> DIRECTIONS FOR THIS TASK
Can you repeat the records below word for word, starting at the beginning and ending with the line that contains "New 2026 Chevrolet"? Leave the pictures out of your answer.
⁂
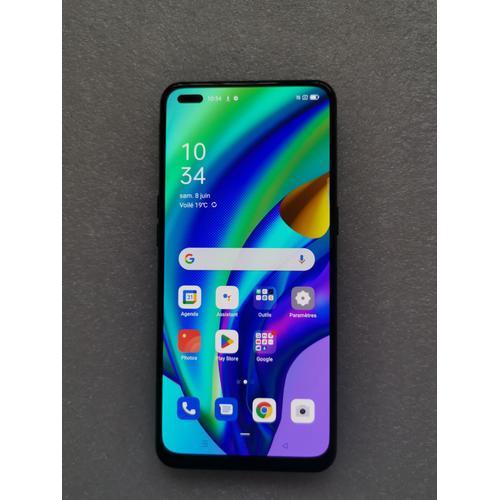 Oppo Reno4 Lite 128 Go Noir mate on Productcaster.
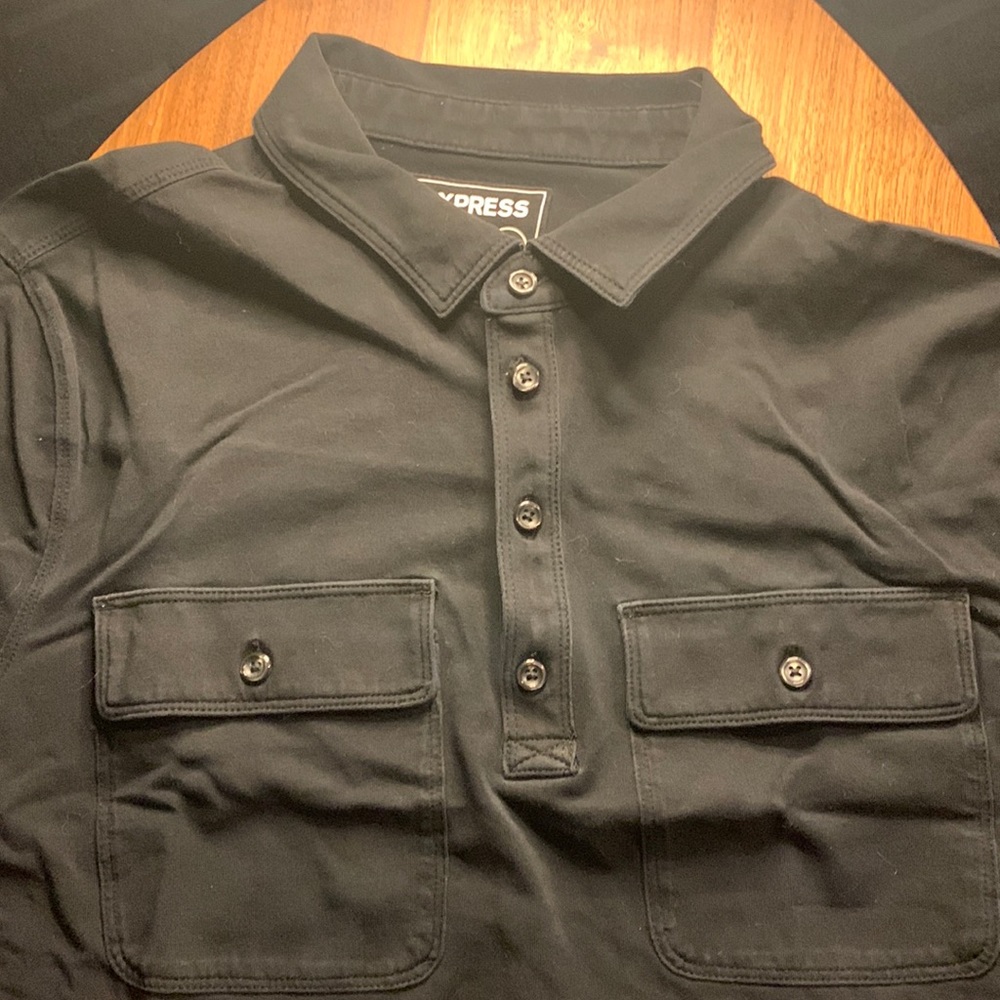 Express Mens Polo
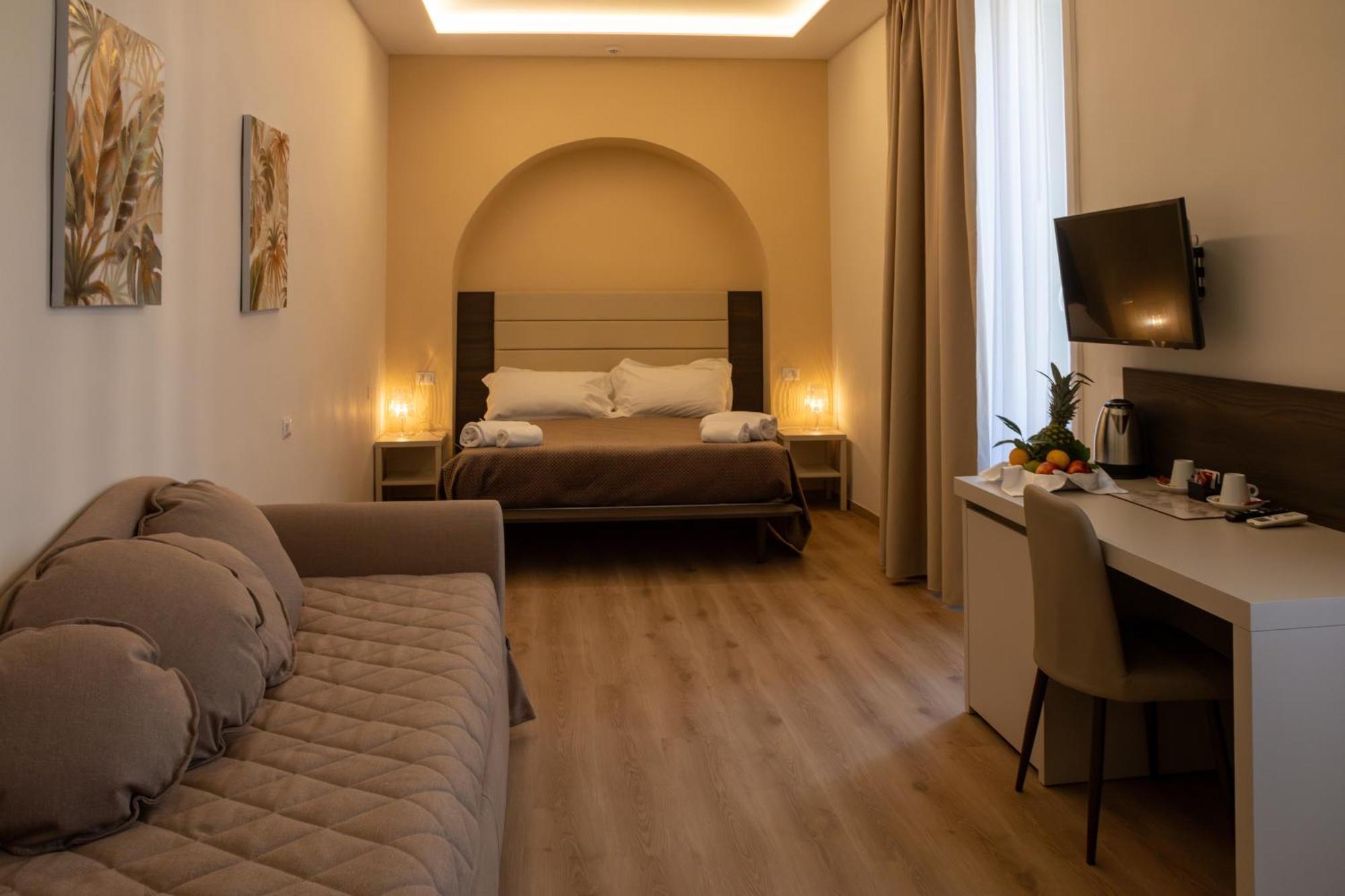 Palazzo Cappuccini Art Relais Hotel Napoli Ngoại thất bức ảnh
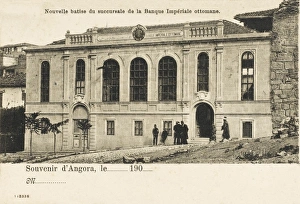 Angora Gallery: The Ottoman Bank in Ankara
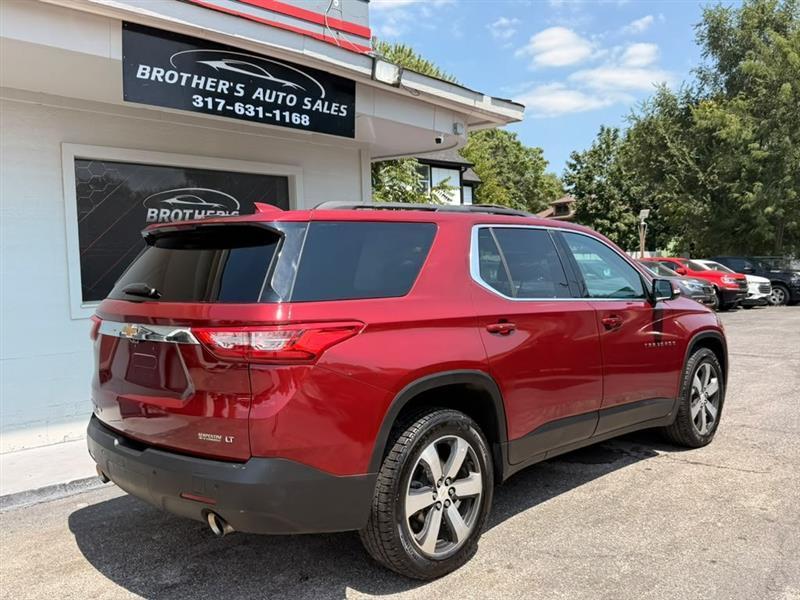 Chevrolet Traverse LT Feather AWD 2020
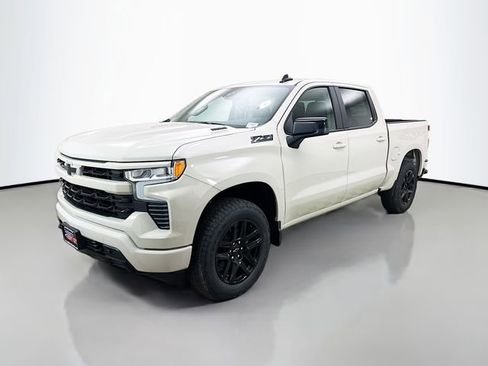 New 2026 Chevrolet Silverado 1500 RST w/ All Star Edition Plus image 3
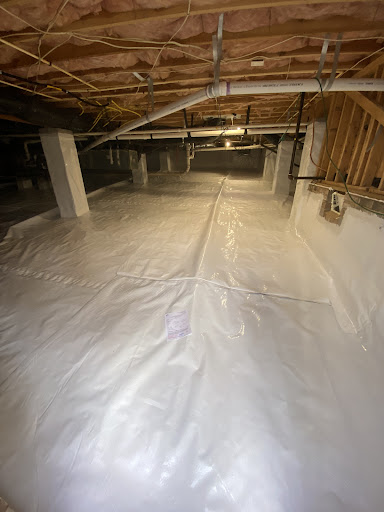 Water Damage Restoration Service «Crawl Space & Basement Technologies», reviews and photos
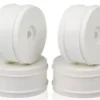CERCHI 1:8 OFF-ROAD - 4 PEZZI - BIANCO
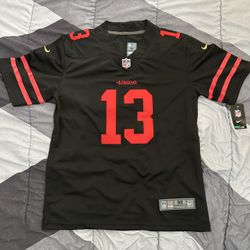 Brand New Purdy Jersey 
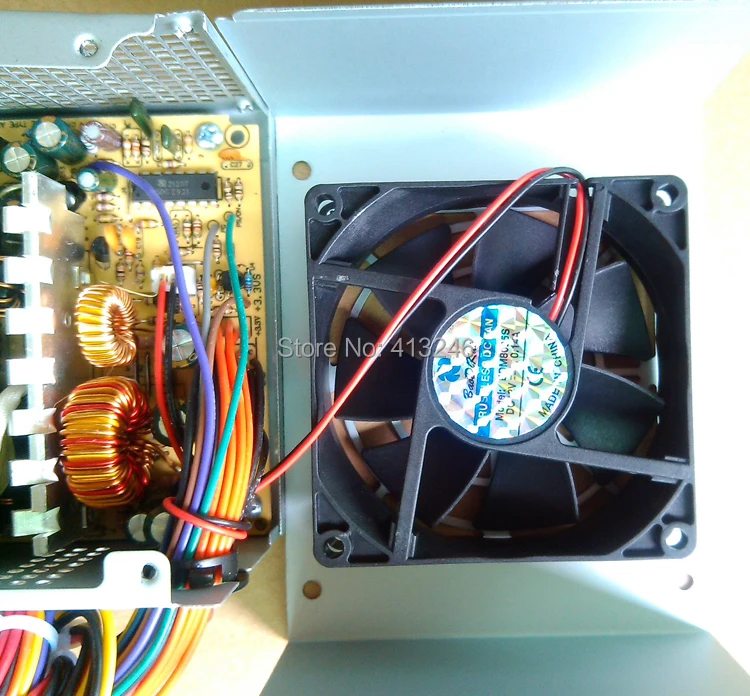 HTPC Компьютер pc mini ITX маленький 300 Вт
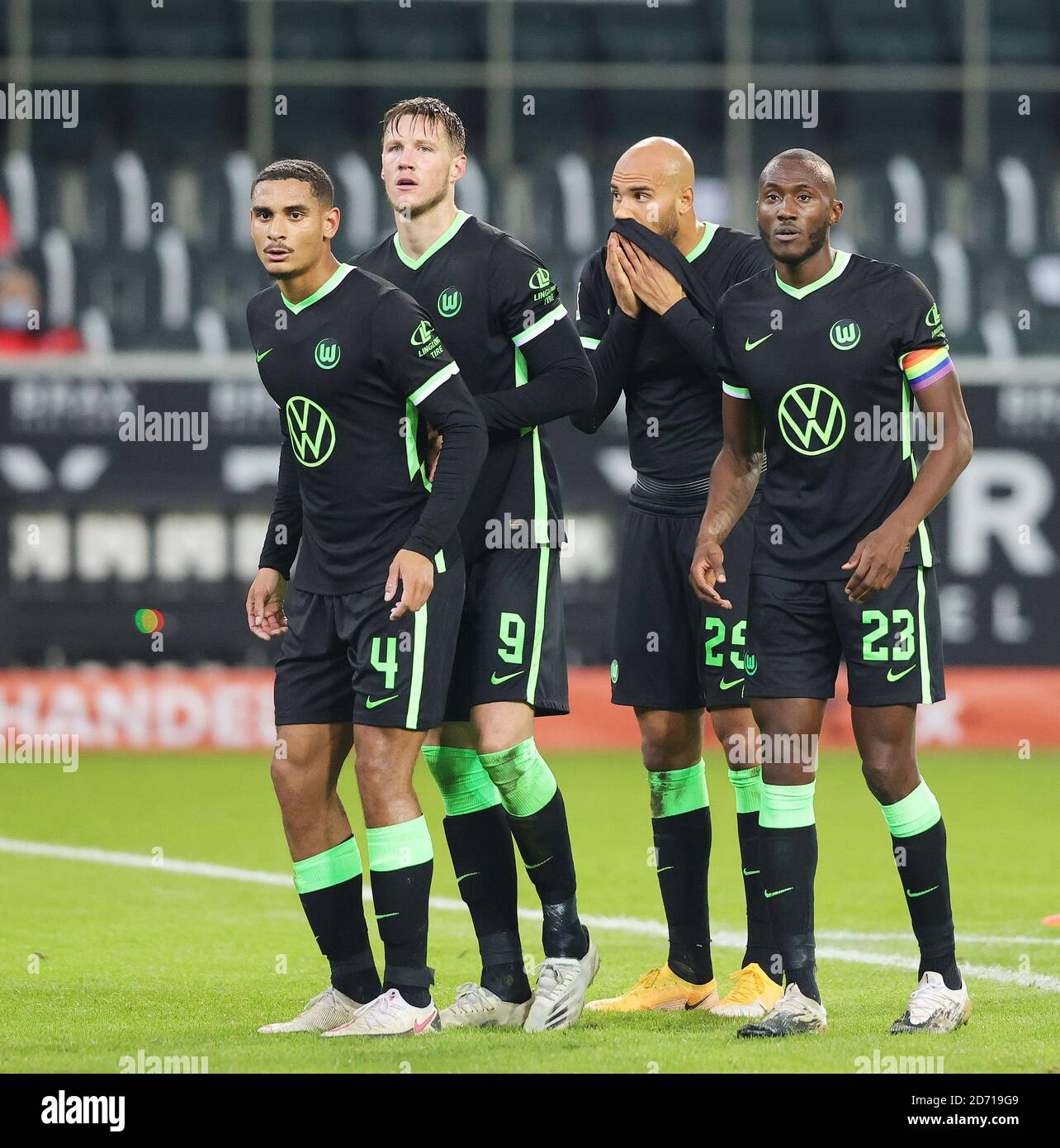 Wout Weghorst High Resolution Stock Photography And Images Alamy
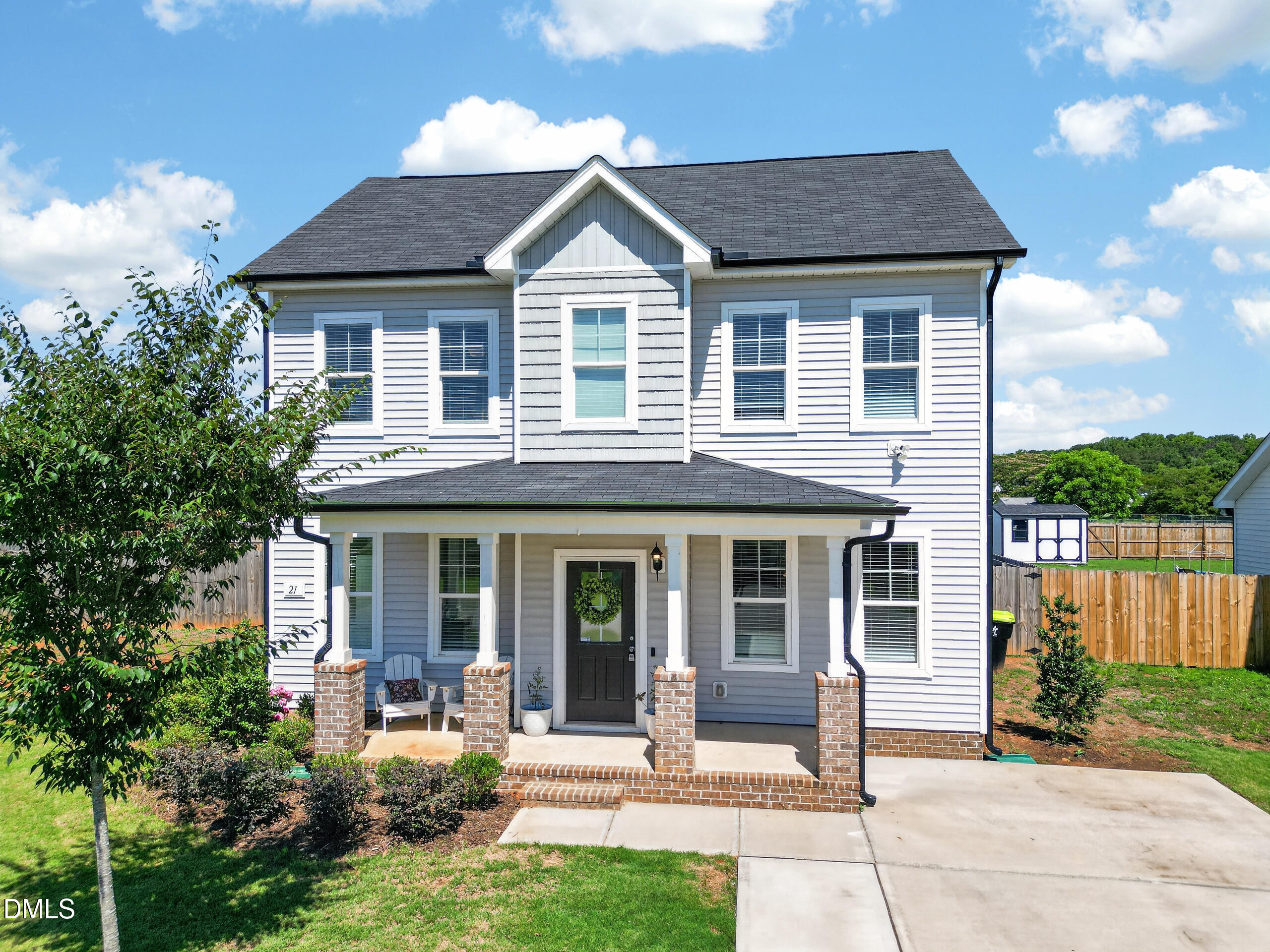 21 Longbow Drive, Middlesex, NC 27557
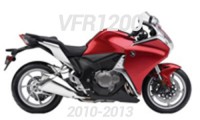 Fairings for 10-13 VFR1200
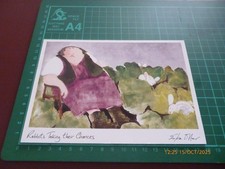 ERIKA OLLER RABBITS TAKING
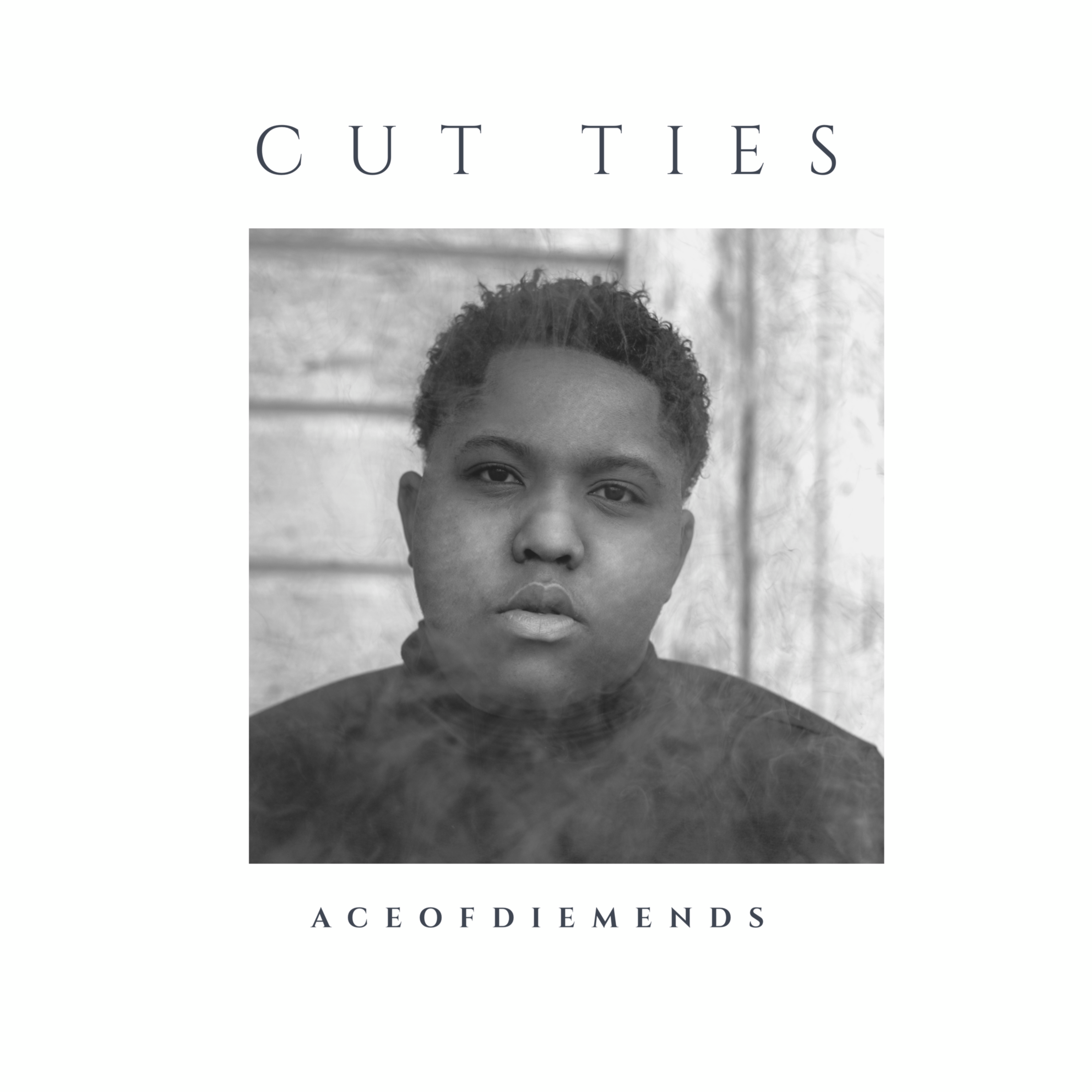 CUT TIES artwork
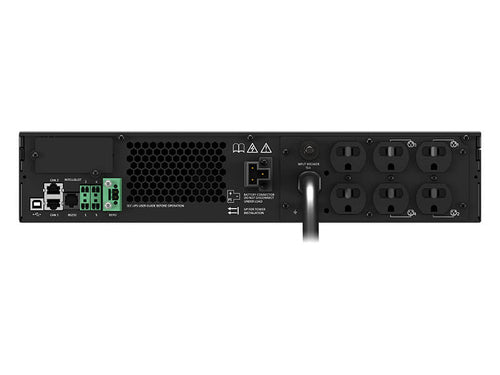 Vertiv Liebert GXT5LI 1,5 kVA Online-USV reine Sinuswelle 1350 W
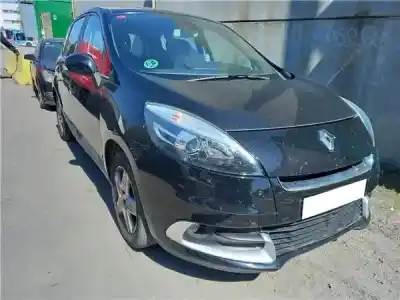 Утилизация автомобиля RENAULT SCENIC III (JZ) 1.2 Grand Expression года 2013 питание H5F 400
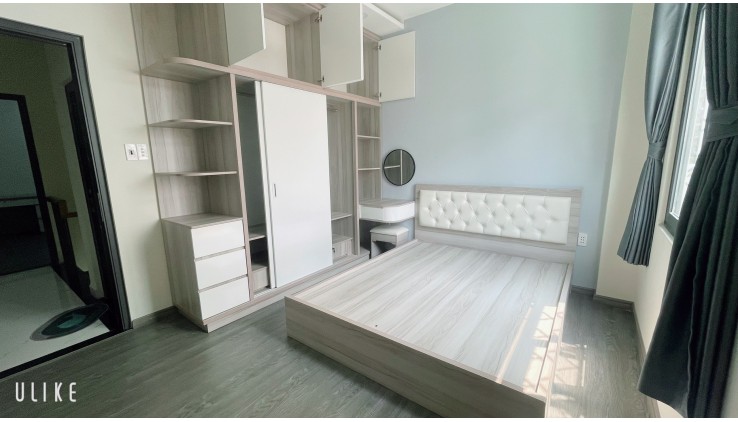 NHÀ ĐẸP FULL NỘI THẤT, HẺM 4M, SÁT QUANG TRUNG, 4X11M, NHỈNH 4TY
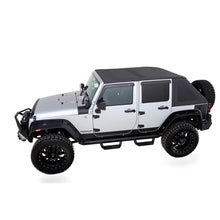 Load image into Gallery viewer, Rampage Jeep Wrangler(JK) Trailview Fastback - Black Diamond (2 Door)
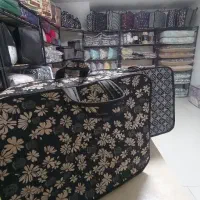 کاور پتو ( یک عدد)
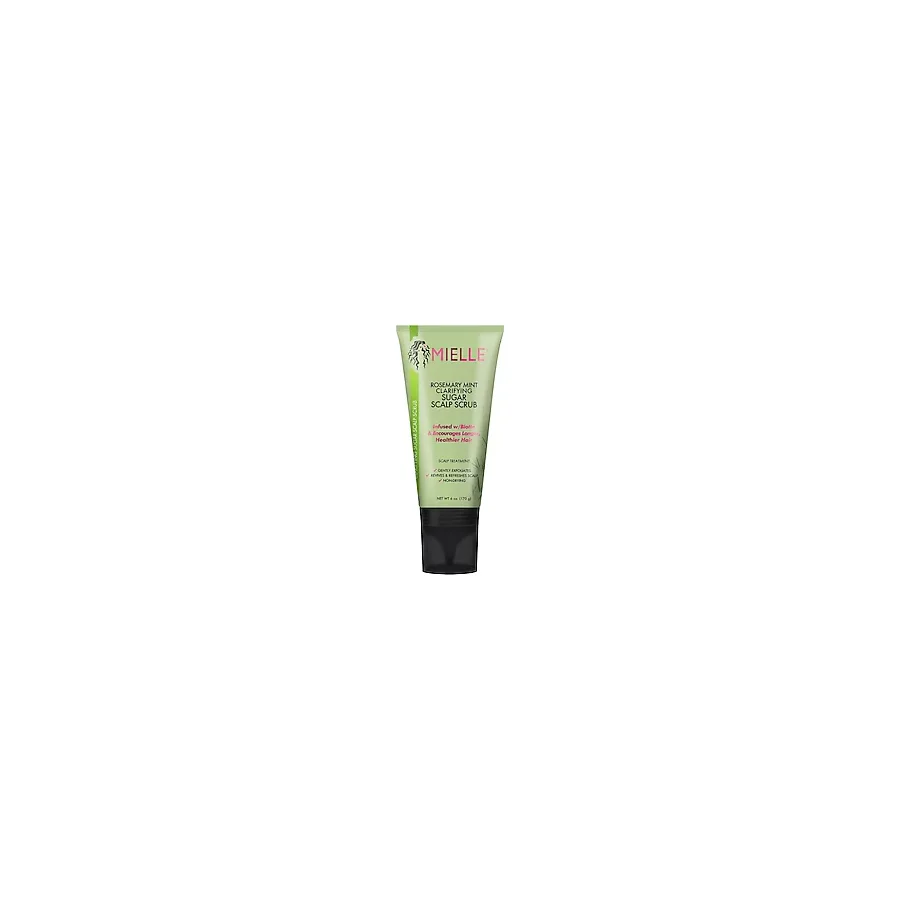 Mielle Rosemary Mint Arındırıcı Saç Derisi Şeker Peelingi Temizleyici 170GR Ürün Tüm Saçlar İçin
⁂
> ANSWER TO THIS EXERCISE
 Oppo Reno4 Lite 128 Go Noir mate on Productcaster.
 Express Mens Polo
 Palazzo Cappuccini Art Relais Hotel Napoli Ngoại thất bức ảnh
 Angora Gallery: The Ottoman Bank in Ankara
 Chevrolet Traverse LT Feather AWD 2020
 New 2026 Chevrolet Silverado 1500 RST w/ All Star Edition Plus image 3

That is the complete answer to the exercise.